WHAT IS EXPECTED: Reproduce every one of the rows below verbatim, line for line.
------------------------------------------------
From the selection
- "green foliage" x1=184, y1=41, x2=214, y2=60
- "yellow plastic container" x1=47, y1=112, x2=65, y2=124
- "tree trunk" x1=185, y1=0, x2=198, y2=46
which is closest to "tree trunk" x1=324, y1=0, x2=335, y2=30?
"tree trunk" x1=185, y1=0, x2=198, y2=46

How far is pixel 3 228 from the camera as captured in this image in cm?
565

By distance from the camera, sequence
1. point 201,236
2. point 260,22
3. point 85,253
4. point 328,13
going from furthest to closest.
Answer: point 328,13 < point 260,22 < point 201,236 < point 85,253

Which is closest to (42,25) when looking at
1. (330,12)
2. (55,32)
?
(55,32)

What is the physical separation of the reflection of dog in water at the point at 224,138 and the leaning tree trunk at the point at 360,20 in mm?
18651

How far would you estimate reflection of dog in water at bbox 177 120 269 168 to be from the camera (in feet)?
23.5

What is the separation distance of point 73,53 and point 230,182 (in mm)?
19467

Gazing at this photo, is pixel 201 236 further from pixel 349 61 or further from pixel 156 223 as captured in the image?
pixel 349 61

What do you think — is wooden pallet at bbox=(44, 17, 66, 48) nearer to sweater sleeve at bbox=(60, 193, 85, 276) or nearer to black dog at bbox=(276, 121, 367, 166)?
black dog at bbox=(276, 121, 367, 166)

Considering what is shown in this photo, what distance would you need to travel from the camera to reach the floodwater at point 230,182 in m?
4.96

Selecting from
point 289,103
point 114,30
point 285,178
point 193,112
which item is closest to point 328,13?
------------------------------------------------
IN RESPONSE:
From the selection
- "green foliage" x1=184, y1=41, x2=214, y2=60
- "yellow plastic container" x1=47, y1=112, x2=65, y2=124
- "tree trunk" x1=185, y1=0, x2=198, y2=46
which is closest to "tree trunk" x1=324, y1=0, x2=335, y2=30?
"tree trunk" x1=185, y1=0, x2=198, y2=46

How far is pixel 3 228 from the camera as captured in this image in cm?
565

By distance from the camera, sequence
1. point 201,236
2. point 260,22
3. point 85,253
4. point 328,13
going from furthest to closest.
Answer: point 328,13 < point 260,22 < point 201,236 < point 85,253

Which is closest to (42,25) when looking at
1. (330,12)
2. (55,32)
?
(55,32)

What is the physical separation of the reflection of dog in water at the point at 224,138 and the leaning tree trunk at the point at 360,20 in mm?
18651

How far would you estimate reflection of dog in water at bbox 177 120 269 168 to be from the camera (in feet)?
23.5

What is the separation distance of point 73,53 and point 230,182 (in mm)?
19467

Gazing at this photo, is pixel 201 236 further from pixel 349 61 or further from pixel 156 223 as captured in the image?
pixel 349 61

What do you think — is wooden pallet at bbox=(44, 17, 66, 48) nearer to sweater sleeve at bbox=(60, 193, 85, 276) or nearer to black dog at bbox=(276, 121, 367, 166)?
black dog at bbox=(276, 121, 367, 166)

Considering what is shown in this photo, what distance would you need to travel from the camera to reach the floodwater at point 230,182 in m?
4.96

Selecting from
point 289,103
point 114,30
point 285,178
point 193,112
which item is closest to point 328,13?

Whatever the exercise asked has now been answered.